Document extract: Begin

Juliet Macur of the New York Times reports on a just-released report that reveals Lance Armstrong was the ringleader of the U.S.P.S. cycling team's sophisticated doping ring. "At the same time the drug use was nonchalant, it also was carefully orchestrated by Armstrong, team management and team staff, the antidoping agency said. 'Mr. Armstrong did not act alone,' the [U.S. Anti-Doping] agency said in its report. 'He acted with the help of a small army of enablers, including doping doctors, drug smugglers, and others within and outside the sport and on his team.'" The full report is here.
Nicholas Kristof: in Pakistan & Indonesia -- and around the world -- educating girls is still controversial. ...
... Former First Lady Laura Bush, in a Washington Post op-ed, on the same subject.
Right Wing World
Katie Glueck of Politico: "Prominent conservative commentators on Wednesday largely dismissed a story that suggested ABC News' Martha Raddatz will be a biased moderator of Thursday's vice presidential debate because President Barack Obama attended her wedding two decades ago. Conservative outlet The Daily Caller accused the network of trying to 'downplay' that Obama attended Raddatz's 1991 wedding to Julius Genachowski, whom the president later named to head the Federal Communications Commission (and to whom Raddatz is no longer married). The story, which led Drudge Report on Wednesday afternoon, noted that Obama and Genachowski worked together on the Harvard Law Review." ...

Document extract: End

◆ Requirement
From the news roundup above, reproduce the passage that begins with the words "Juliet Macur of" and ends after the words "report is here.".

Material shown: Begin

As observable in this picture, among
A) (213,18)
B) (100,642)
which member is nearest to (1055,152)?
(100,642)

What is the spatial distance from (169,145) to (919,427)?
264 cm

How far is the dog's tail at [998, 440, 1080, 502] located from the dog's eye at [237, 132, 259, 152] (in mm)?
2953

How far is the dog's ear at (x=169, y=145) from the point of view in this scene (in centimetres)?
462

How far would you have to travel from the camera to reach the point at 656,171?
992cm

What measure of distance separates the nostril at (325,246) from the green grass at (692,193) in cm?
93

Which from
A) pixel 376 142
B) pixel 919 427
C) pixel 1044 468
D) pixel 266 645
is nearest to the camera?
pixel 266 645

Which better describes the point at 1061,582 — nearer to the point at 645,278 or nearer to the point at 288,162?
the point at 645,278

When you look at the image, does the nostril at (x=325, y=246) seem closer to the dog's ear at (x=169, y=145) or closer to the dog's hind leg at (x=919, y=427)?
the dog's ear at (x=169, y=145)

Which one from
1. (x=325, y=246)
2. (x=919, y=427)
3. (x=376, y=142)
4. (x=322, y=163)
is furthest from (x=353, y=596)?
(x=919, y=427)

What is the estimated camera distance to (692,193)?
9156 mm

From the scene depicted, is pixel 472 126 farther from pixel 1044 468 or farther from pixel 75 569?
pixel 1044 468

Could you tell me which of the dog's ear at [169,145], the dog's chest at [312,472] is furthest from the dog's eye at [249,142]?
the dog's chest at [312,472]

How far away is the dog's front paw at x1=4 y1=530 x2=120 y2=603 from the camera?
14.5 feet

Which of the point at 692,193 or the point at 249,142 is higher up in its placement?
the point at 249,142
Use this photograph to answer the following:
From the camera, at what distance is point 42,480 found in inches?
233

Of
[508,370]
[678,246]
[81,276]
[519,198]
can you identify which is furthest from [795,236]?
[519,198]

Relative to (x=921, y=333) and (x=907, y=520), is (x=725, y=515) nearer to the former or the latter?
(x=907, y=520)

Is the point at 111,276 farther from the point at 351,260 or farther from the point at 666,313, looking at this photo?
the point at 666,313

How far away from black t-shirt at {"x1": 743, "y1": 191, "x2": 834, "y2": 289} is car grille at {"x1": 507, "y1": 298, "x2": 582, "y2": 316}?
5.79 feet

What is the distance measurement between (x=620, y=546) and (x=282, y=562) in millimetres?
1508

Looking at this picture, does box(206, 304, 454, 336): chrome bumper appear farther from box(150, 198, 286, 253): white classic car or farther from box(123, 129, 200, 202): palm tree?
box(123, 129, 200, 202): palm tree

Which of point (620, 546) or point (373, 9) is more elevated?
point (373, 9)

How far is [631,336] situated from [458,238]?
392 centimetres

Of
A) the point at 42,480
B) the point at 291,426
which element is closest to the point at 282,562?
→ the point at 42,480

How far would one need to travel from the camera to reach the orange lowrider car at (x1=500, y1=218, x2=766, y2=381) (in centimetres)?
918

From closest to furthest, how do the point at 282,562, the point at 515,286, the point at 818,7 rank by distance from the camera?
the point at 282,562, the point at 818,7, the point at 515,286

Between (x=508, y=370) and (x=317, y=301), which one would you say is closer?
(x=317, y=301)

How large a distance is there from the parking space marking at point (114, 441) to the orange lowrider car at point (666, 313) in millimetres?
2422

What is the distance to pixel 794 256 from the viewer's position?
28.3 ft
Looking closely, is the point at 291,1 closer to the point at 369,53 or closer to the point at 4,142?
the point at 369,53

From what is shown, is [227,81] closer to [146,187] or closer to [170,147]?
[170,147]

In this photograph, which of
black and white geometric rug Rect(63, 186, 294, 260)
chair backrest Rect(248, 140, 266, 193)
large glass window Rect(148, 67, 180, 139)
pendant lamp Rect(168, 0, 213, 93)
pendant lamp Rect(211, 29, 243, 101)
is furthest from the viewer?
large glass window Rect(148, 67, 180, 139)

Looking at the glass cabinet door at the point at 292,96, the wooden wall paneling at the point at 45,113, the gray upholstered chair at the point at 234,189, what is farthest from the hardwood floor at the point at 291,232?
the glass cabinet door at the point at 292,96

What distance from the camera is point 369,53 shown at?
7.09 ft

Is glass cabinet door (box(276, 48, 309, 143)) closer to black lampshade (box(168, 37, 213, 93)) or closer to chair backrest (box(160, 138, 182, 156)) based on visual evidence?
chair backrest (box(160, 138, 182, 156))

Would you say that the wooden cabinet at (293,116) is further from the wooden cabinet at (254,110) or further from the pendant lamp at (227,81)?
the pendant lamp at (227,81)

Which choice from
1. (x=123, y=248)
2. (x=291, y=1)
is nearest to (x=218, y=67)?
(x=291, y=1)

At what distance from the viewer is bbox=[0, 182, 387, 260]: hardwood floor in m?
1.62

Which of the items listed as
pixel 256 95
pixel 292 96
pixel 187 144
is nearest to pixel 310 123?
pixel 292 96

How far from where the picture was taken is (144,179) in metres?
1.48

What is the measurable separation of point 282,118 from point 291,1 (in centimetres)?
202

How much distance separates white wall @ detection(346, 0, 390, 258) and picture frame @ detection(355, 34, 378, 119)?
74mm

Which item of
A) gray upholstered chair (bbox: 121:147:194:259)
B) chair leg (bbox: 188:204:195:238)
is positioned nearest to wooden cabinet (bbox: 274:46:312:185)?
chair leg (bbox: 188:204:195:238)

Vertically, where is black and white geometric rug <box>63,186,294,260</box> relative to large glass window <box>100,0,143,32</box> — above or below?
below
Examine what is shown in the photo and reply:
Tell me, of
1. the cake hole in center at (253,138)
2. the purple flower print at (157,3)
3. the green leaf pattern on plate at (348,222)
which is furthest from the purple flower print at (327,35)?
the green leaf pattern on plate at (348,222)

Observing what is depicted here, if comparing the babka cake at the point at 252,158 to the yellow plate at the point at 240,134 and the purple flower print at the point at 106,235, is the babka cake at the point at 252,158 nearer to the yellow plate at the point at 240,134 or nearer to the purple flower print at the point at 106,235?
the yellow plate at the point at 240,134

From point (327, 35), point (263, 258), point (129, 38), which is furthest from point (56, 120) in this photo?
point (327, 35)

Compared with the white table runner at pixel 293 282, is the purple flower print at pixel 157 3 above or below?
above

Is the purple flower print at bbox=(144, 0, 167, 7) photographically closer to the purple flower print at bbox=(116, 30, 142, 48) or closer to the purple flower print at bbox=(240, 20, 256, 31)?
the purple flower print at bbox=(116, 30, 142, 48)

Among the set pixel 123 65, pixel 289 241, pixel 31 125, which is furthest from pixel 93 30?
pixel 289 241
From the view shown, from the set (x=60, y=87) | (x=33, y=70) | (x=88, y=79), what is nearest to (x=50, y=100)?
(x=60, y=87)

Material shown: End

◆ Your response
Juliet Macur of the New York Times reports on a just-released report that reveals Lance Armstrong was the ringleader of the U.S.P.S. cycling team's sophisticated doping ring. "At the same time the drug use was nonchalant, it also was carefully orchestrated by Armstrong, team management and team staff, the antidoping agency said. 'Mr. Armstrong did not act alone,' the [U.S. Anti-Doping] agency said in its report. 'He acted with the help of a small army of enablers, including doping doctors, drug smugglers, and others within and outside the sport and on his team.'" The full report is here.